For Sandel, decades of liberal optimism have led to an erosion of the social fabric
He identifies three distinct sources of our malaise. The first, “deepening inequalities of income and wealth,” has been exacerbated by the second, “the meritocratic hubris of the successful, the winners of globalisation.” Returning to a key argument of his most recent book, TheTyranny of Merit, he says there is a “growing tendency for those on top to believe that their success is their own doing, the measure of their merit, and that they therefore deserve the full bounty that the market bestows upon them.” This results in “a sense of humiliation and resentment for those who have been left behind, because the implication is if the winners deserve their winning, then those who struggle must deserve their fate as well.” He sees social media as a third aggravating factor, feeding people information and disinformation “based on their already existing affinities, identities and convictions.”

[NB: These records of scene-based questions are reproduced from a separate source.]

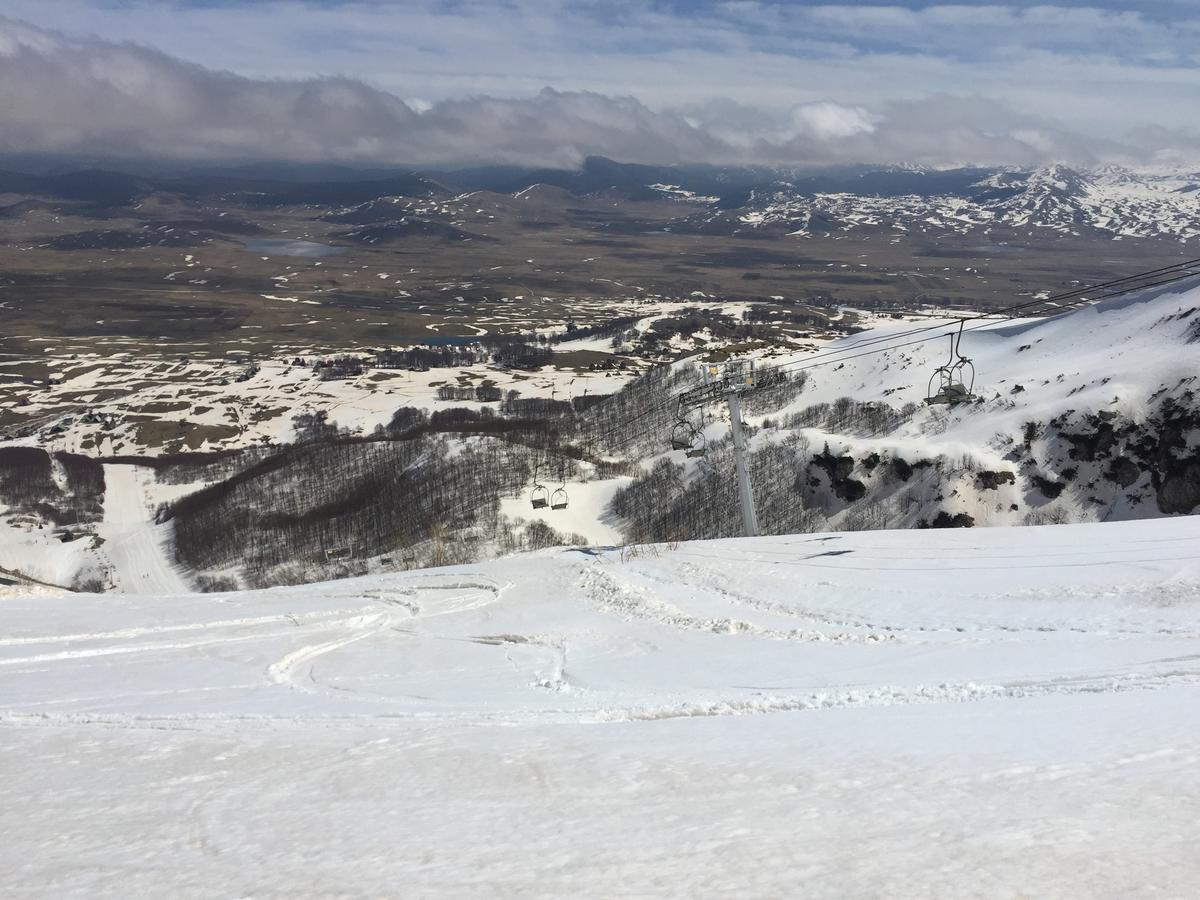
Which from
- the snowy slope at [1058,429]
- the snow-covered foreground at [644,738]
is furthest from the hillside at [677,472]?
the snow-covered foreground at [644,738]

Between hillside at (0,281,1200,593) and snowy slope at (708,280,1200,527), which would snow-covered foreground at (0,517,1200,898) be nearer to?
snowy slope at (708,280,1200,527)

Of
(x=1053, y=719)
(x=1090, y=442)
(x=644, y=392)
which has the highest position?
(x=644, y=392)

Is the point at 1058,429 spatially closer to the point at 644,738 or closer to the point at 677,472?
the point at 677,472

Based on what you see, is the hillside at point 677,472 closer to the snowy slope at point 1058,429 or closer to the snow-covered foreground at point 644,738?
the snowy slope at point 1058,429

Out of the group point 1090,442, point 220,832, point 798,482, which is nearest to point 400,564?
point 798,482

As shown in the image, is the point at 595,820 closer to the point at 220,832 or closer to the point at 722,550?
the point at 220,832

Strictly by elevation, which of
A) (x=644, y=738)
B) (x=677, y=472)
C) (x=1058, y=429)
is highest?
(x=677, y=472)

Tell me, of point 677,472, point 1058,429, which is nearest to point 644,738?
point 1058,429

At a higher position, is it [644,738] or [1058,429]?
[1058,429]
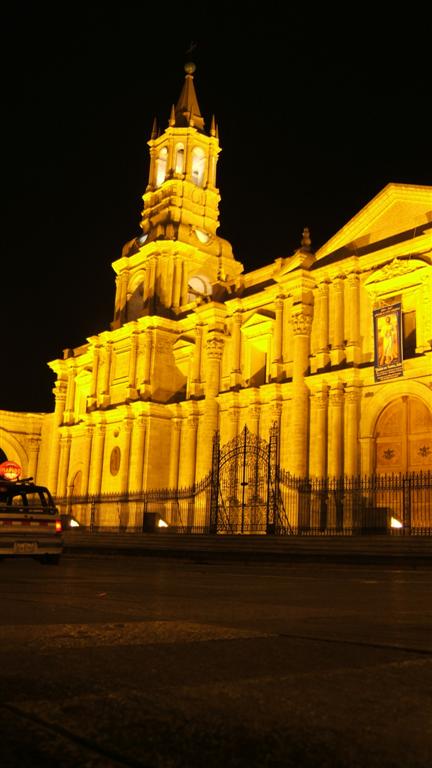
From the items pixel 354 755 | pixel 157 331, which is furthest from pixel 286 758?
pixel 157 331

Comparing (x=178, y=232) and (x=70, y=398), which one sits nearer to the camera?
(x=178, y=232)

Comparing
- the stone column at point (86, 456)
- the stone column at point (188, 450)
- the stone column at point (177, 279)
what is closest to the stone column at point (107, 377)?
the stone column at point (86, 456)

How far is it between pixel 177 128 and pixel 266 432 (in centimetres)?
2062

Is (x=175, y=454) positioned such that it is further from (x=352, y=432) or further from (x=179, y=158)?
(x=179, y=158)

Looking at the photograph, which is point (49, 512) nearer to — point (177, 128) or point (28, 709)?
point (28, 709)

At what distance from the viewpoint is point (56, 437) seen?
139 ft

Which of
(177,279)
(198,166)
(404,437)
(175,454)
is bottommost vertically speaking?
(404,437)

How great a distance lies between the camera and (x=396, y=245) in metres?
25.8

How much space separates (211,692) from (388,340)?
23.6 meters

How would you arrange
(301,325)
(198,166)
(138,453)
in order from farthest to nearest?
(198,166) → (138,453) → (301,325)

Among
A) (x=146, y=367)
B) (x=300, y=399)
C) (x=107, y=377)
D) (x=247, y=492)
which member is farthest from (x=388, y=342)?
(x=107, y=377)

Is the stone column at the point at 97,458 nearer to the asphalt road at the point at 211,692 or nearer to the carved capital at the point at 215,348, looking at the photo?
the carved capital at the point at 215,348

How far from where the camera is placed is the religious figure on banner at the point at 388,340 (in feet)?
79.2

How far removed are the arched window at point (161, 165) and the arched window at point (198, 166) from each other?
168 centimetres
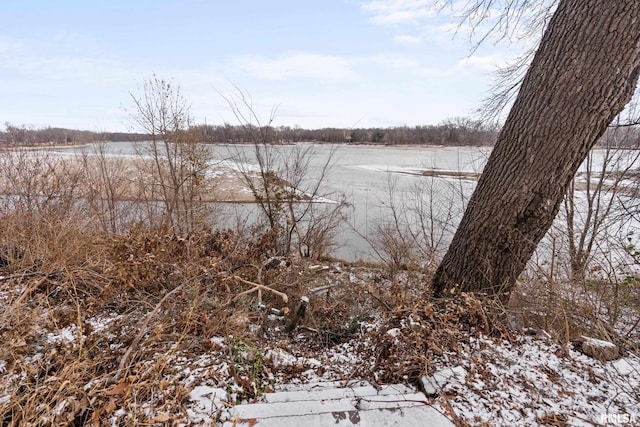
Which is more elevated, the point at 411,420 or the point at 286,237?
the point at 411,420

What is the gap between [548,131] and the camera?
2.08 metres

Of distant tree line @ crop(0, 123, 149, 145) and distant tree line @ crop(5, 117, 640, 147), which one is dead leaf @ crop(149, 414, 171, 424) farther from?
distant tree line @ crop(0, 123, 149, 145)

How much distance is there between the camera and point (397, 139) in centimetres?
3144

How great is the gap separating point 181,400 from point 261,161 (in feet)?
18.6

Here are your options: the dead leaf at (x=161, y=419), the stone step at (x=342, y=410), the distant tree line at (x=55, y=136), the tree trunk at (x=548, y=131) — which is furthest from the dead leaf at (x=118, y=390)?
the distant tree line at (x=55, y=136)

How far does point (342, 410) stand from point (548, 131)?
2.31 m

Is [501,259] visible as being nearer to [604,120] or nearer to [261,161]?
[604,120]

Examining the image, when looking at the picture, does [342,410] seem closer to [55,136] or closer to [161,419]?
[161,419]

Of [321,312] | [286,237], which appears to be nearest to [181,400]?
[321,312]

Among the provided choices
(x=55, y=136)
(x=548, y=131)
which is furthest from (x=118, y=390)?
(x=55, y=136)
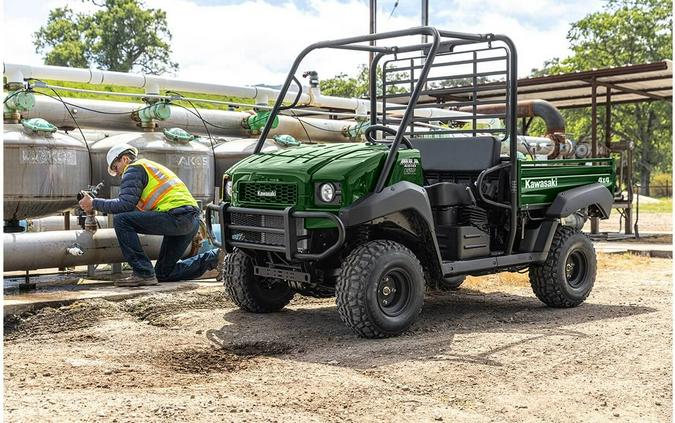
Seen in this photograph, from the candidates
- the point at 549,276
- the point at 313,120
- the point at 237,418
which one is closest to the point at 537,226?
the point at 549,276

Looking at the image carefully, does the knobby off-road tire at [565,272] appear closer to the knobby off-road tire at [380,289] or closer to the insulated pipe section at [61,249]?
the knobby off-road tire at [380,289]

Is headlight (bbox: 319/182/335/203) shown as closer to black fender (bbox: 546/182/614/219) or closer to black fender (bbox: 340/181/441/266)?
black fender (bbox: 340/181/441/266)

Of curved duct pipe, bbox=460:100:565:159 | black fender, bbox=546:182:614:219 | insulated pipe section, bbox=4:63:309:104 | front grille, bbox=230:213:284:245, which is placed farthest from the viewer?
curved duct pipe, bbox=460:100:565:159

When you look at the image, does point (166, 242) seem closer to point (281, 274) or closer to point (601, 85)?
point (281, 274)

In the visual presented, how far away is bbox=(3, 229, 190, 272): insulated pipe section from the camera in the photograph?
373 inches

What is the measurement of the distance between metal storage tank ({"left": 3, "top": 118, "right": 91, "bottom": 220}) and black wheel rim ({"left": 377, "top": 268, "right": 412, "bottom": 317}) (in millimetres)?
4991

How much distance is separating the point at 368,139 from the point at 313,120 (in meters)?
6.58

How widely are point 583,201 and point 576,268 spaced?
729mm

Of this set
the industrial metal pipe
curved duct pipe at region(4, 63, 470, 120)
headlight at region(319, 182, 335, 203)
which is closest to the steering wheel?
headlight at region(319, 182, 335, 203)

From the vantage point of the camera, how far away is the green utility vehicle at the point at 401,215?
7160 millimetres

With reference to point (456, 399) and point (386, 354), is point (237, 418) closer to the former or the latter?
point (456, 399)

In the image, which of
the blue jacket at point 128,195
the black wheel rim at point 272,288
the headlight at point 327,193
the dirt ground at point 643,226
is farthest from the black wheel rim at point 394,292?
the dirt ground at point 643,226

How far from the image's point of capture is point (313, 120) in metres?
14.8

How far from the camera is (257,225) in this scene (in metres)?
7.65
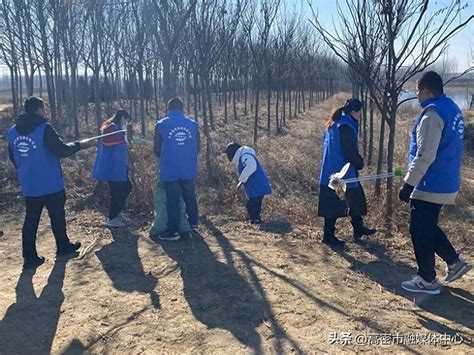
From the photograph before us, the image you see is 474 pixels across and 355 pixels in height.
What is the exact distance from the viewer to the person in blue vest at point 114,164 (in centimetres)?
546

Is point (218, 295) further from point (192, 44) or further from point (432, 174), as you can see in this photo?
point (192, 44)

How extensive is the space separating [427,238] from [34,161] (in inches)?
137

Underpinning this analysis is a critique of liberalism that Sandel has pushed since the publication in 1982 of the book that established him as a philosophical luminary, Liberalism and the Limits of Justice. It was hailed as the strongest challenge yet to the dominant liberalism spearheaded by John Rawls’s A Theory of Justice (1971) and has possibly aged better.
Sandel argues that liberalism promotes “an impoverished conception of the self” rooted in the “conviction that ultimately we are self-made and self-sufficient.” Widespread belief in this “unencumbered self” leads people to “lose sight of their indebtedness” to their families, teachers, communities, even “the times in which they live.”
Liberalism’s second core mistake is to believe that if we agree on fair political procedures, we can leave individuals free to disagree about substantive values. Faith in free trade is linked to this, since liberals falsely believe markets “can spare us the need to engage in messy controversial debates about how to value goods, messy debates about competing conceptions of the good life and the common good.”
At the same time, liberals since the Enlightenment have embraced Montesquieu’s concept of Doux commerce, the belief that international trade creates an interdependence that deters war. Sandel says he was “always sceptical of that claim.” Putin’s invasion of Ukraine has completely exploded it.
For Sandel, decades of liberal optimism and individualism have led not only to “an erosion of the social fabric” but “an impoverished, hollowed public discourse.” He wants “a new framing,” one that fully acknowledges our interdependence and doesn’t shy away from difficult questions of value. Sandel has been building that frame for decades, and the case for its ability to hold the political big picture has never been more persuasive.